PONI HOAX – Antibodies (2008)

PONI HOAX – Antibodies (2008)

Bordeaux. 44 degrés nord, 0 degré ouest et une quinzaine de degrés Celsius samedi soir dernier où j’ai été au concert gratos que donnait Poni Hoax sur la rive droite de la Garonne. Et woah, la claque ! Grosse présence, public survolté, musique pop apocalyptique d’une intensité folle. Au deuxième morceau, le batteur était déjà debout sur sa grosse caisse en train de fracasser toms et cymbales avec l’ardeur d’un survivant de la famille Pierrafeu. Et de « Down on Serpent Street » à « There’s Nothing Left for You Here » avec un détour par la capitale magyare, il n’était pas de l’ordre du canular (mais celui de l’évidence) d’affirmer Poni Hoax comme l’une des meilleures formations rock’n’pop hexagonales.

Un jour, il faudra bien que la France se rende compte qu’elle a en la personne de Nicolas Ker son David Bowie 1975-1983 : d’une station l’autre, la même classe, le même groove, le même timbre. Criminellement sous-estimé malgré des morceaux catchy à souhait, faudra-t-il que Poni Hoax se mette au pony play telle une vulgaire Lady Gaga pour attirer l’attention du public et des radios ? Ou serait-ce l’usage de l’anglais pourtant déclamé avec aisance qui leur barre la route au pays de la Variétoche-Trésor-National ? Seraient-ils trop crevards, pas assez dans le vent, pas assez sexy ? Quelle qu’en soit la raison, elle est injuste.

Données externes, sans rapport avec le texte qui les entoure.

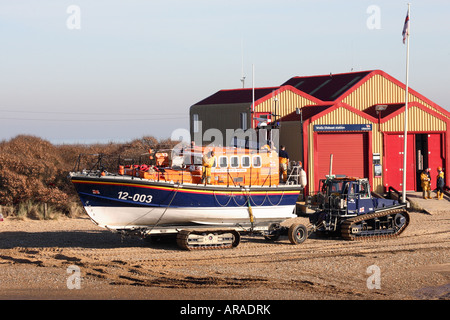 Wells Rettungsboot zum zurückkehren zu Stockfoto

Prenez « Antibodies ». Sur une rythmique piochant dans le post-punk avec des capillaires funky (œuvre de Laurent Bardainne, le clavier et compositeur attitré du groupe), Nicolas Ker envoie un souffle dansant qui envoie valser les clopes qu’il se fume sur scène, les réserves, les images de toutes les Sigrid possibles. Une sorte de disco-rock crépusculaire, taquinant l’épique pour mieux le synthétiser en un digest radio-friendly. Et vous savez quoi ? En live, c’est encore mieux. Pourtant, en version studio, avec ses cocottes de synthé et de guitare, ses renforts de piano sur les refrains et sa longue coda des plus appréciables, c’est déjà une bombe.

Ajoutez à ça un clip marquant (une histoire de poisson asphyxié et d’avortement qui mettra en joie les Bardot-Barjot), à la manière du « Stress » de Justice, et je comprends encore moins qu’un titre pareil, surtout accolé aux autres morceaux qu’ils ont sortis, ne puisse permettre les géolocaliser dans le onze titulaire de la 21th Century French Pop. On ne se déclarera pas en état de guerre pour ça, mais tout de même, c’est dommage. Remarquez, vous pouvez toujours réparer cette injustice en allant fureter du côté de leur discographie et abreuver ainsi à bonne auge votre sono MP3. Ca ne sera déjà pas si mal.